Modernization has a big pricing impact.
Right.
-in it. That's very clear. Maintenance also has some pricing impact. New equipment, it's mix differences are can be quite significant. That's how we think about it. Sorry, we don't have a very clear answer to you there.
No worries. Thanks so much. A second one on currencies. In the past, you used to provide a guidance on the currency effect on EBIT or on the EBIT bridge, you know, assuming that foreign exchange rates remain stable. Could you do the same exercise this time around again, please?
I think the reason why we're not giving it now because we're giving a percentage margin guidance instead of an absolute guidance. In absolute it would have a bigger impact, but on a margin it doesn't have, I mean, a big impact on annual basis.
Okay, great.
Quarter was very limited.
It's EUR few million, that's actually in the presentation I have to cheat to look at it, but it's just EUR few million impact.
Great. Thanks so much.
We'll now take our next question from John Kim from Deutsche Bank. Please go ahead.
Hi, everybody. quick question on the order book or backlog progression. A competitor of yours kind of presented a view that the problematic backlog, which I believe is mostly in China, would deliver over fiscal 23 or calendar year 23 into 24. Is that a similar timeline as to how you think about the issue? how is that tracking? Thanks.
I guess we have a backlog of customer orders that we try to deliver, we don't differentiate the orders as such. What I would say is that our prices have increased. Since last third quarter, they increased year-on-year. Of course, as the prices increase throughout the last year, increase in the impact of those improved margins will be visible in our sales.
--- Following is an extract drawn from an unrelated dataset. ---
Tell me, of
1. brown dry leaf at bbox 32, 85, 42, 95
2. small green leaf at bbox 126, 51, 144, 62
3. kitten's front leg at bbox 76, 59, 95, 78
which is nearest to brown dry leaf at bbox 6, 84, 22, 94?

Will continue to be also visible in improvements in 2024 for those areas where the order book quotation is clearly more than a year, such as North America. Of course, that means that the older orders without the price increases start to go through the order book mostly in this year.
You know, we don't really think about it as having a, you know, good or bad order book. You know, when we took those orders that are older in our order book, the context of the market was different. Costs were lower and the visibility to the sharp increase in cost wasn't there yet. Of course, cost increased and took some time for us to adjust to that. That is just the nature of the game. It's clear that we're successfully getting more and more orders with a better pricing in them. You know, when we took many of those orders earlier on, we thought that the margins were okay, but then costs went up a lot.
That is how it goes and, you know, how it's always going in this industry, that you have a long backlog and then sometimes costs come down, then you get a tailwind, then you go up, you have a little headwind. You know, usually that fluctuation is something that is manageable. Now it's just been much bigger. We work through it and we start to see that, every month we get a little bit more still some impact in this quarter, not huge yet, but every quarter a little bit more.
Of course, in the meanwhile we talk about product and project basis, do everything we can to drive productivity, product cost reductions, improvement in product profitability.
Yeah.
Regardless of when we book the orders, we try to do the same thing for all of the orders we have on a continuous basis.
Great. Thank you.
Thank you. With this, I would like to hand the call back over to Natalia for any additional or closing remarks. Over to you, madam.
Thank you. Thanks everyone for dialing in. Thanks also for a very active Q&A session. I hope that you got all the answers you were looking for. If you didn't, you can always reach out to me and the team. We're happy to take your calls later today and during the week. I guess with that, I'd like to wish you all a great rest of the day.
Thank you all.
Thank you.
This concludes today's conference call. Thank you for your participation. You may now disconnect.